Celebrating
CRAFTSMANSHIP
Bespoke suits rubbed shoulders with antique timepieces at Huntsman’s Savile Row home on Monday night, at a dinner hosted by Huntsman and Sotheby’s.
Bespoke suits rubbed shoulders with antique timepieces at Huntsman’s Savile Row home on Monday night, at a dinner hosted by Huntsman and Sotheby’s chairman Harry Dalmeny to mark the auction house’s sale of rare English watches, called “Celebration of the English Watch Part II: John Harrison’s Enduring Discovery.” (Harrison was an 18th Century watchmaker, who had devised a way of measuring longitude while at sea, and whose work went on to be highly influential in watchmaking.)
The auction, which takes place July 7, spotlights watches that span 500 years of British history, such as a Thomas Howes silver pocket watch that dates from around 1635, and a George Goodman gold watch that’s etched with an enamel portrait of poet Alexander Pope, made in 1779.
A number of watches that are part of the auction were on display during the dinner, with Daryn Schnipper, Senior Vice president and Chairman of Sotheby’s International Watch Division and Benoît Colson, Associate Specialist for watches at Sotheby’s, both on hand to explain the watches’ significance.
Guests sat down to dinner at a table in the club room of the Savile Row tailor’s, amid select pieces from Huntsman’s archive and current collections. On display was a mink coat made by Huntsman in the 1927, along with the house’s hero piece for Autumn 2016, its Machir tweed sports coat. And guests also got a preview of Huntsman’s collaboration with men’s style magazine The Rake, which has resulted in an “urban tweed jacket,” made in a bespoke navy tweed by the Islay Woollen Mill.
Among the guests were Wei Koh, founder of The Rake and watch magazine Revolution, Huntsman’s Chairman Pierre Lagrange, and the house’s CEO Philippe Brenninkmeijer. With pocket watches – and some more modern timepieces from Sotheby’s upcoming Important Watches auction in Geneva in November – as centrepieces on the tables, guests dined on slow cooked beef fillet with baby spinach, with a salted caramel torte for pudding.

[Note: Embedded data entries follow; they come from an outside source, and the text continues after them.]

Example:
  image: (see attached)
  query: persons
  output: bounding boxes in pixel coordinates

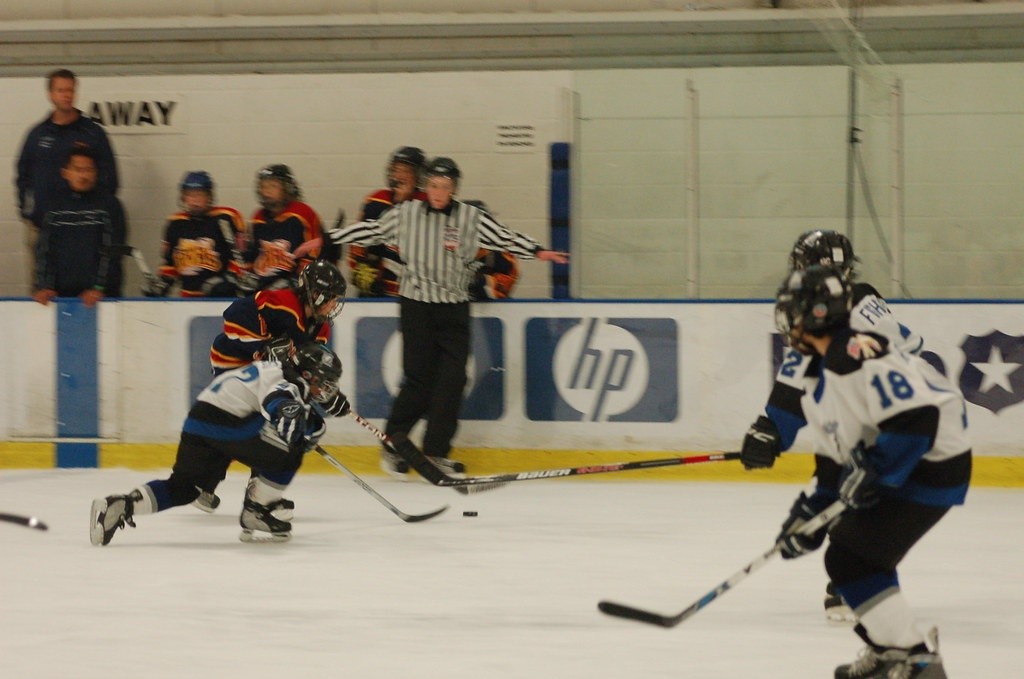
[142,163,325,297]
[774,264,972,679]
[349,145,429,301]
[89,341,342,547]
[29,146,126,306]
[459,201,518,300]
[290,158,571,486]
[190,262,350,523]
[15,69,120,231]
[741,231,949,620]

As for wines, guests sipped Ruinart Blanc de Blancs, Chablis 1er Cru Les Fourneaux, and Chateau Le Crock Saint-Estephe.
The supper went on until past midnight, with guests taking the opportunity to show off their own watches, too. The party was particularly enchanted with one guest’s Bremont watch, which was made with parts from a World War II Spitfire jet, which had shot down five enemy planes during the Battle of Britain.